# Records for the exercise
########################################

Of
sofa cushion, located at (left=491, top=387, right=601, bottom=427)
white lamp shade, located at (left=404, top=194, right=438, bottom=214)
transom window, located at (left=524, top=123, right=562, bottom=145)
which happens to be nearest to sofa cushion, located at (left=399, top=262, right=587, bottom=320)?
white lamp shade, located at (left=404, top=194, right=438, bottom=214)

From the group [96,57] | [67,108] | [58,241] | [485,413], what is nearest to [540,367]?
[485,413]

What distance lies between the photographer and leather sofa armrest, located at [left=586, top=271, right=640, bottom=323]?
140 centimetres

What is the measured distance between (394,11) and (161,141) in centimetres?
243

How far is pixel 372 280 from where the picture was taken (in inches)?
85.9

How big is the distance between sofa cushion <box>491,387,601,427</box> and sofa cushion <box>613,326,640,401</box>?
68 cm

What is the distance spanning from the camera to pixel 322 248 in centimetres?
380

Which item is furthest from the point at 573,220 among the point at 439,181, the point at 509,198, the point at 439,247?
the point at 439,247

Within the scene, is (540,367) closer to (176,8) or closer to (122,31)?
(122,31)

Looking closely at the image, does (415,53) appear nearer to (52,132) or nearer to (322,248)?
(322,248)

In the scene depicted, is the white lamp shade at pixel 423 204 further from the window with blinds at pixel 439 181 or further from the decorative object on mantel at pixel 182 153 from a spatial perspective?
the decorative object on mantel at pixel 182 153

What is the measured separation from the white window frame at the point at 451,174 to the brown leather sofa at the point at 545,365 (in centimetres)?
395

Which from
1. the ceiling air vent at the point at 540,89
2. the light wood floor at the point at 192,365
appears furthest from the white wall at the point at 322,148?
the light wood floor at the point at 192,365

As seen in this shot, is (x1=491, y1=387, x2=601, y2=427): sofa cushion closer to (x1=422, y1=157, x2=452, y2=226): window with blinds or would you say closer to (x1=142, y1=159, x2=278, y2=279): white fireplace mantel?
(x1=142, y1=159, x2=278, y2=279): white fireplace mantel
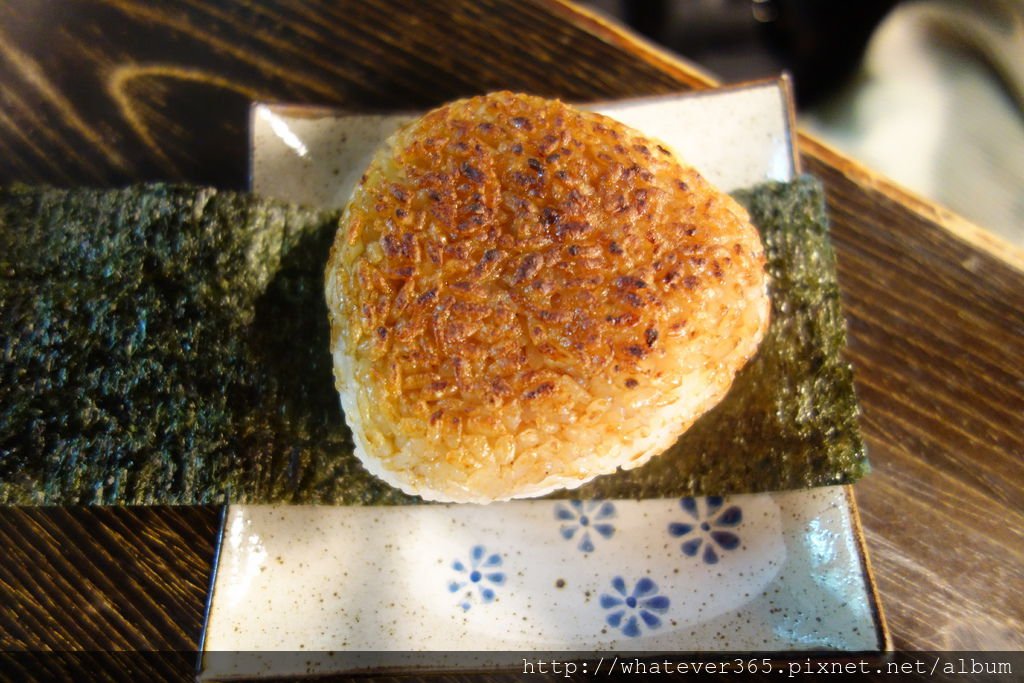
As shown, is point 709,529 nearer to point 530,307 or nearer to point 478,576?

########################################

# Written request
Copy every item above word for word, but leave out the pictures.

# Reply to the task
Of
sofa cushion, located at (left=491, top=387, right=601, bottom=427)
white lamp shade, located at (left=404, top=194, right=438, bottom=214)
transom window, located at (left=524, top=123, right=562, bottom=145)
which happens to be nearest to sofa cushion, located at (left=399, top=262, right=587, bottom=320)?
white lamp shade, located at (left=404, top=194, right=438, bottom=214)

From the group [96,57] | [67,108] | [58,241] | [485,413], what is nearest to [540,367]?
[485,413]

What distance lies between the photographer and leather sofa armrest, located at [left=586, top=271, right=640, bottom=323]?
140 centimetres

What is the measured distance between (394,11) and (161,141) in centimetres?
243

How far is pixel 372 280 from where the picture was taken (in inches)?
85.9

How big is the distance between sofa cushion <box>491,387,601,427</box> and sofa cushion <box>613,326,640,401</box>?
68 cm

What is the distance spanning from the camera to pixel 322 248 in centimetres?
380

Which item is furthest from the point at 573,220 among the point at 439,181, the point at 509,198, the point at 439,247?
the point at 439,247

Within the scene, is (540,367) closer to (176,8) or closer to (122,31)?
(122,31)

Looking closely at the image, does (415,53) appear nearer to (52,132) or nearer to (322,248)?
(322,248)

In the scene depicted, is the white lamp shade at pixel 423 204 further from the window with blinds at pixel 439 181 or further from the decorative object on mantel at pixel 182 153 from a spatial perspective?
the decorative object on mantel at pixel 182 153

What is the measured separation from the white window frame at the point at 451,174 to the brown leather sofa at the point at 545,365 (in centimetres)?
395

Which from
1. the ceiling air vent at the point at 540,89
2. the light wood floor at the point at 192,365
appears furthest from the white wall at the point at 322,148?
the light wood floor at the point at 192,365

As seen in this shot, is (x1=491, y1=387, x2=601, y2=427): sofa cushion closer to (x1=422, y1=157, x2=452, y2=226): window with blinds or would you say closer to (x1=142, y1=159, x2=278, y2=279): white fireplace mantel?
(x1=142, y1=159, x2=278, y2=279): white fireplace mantel
As shown, is point 709,529 nearer to point 530,307 or nearer to point 478,576?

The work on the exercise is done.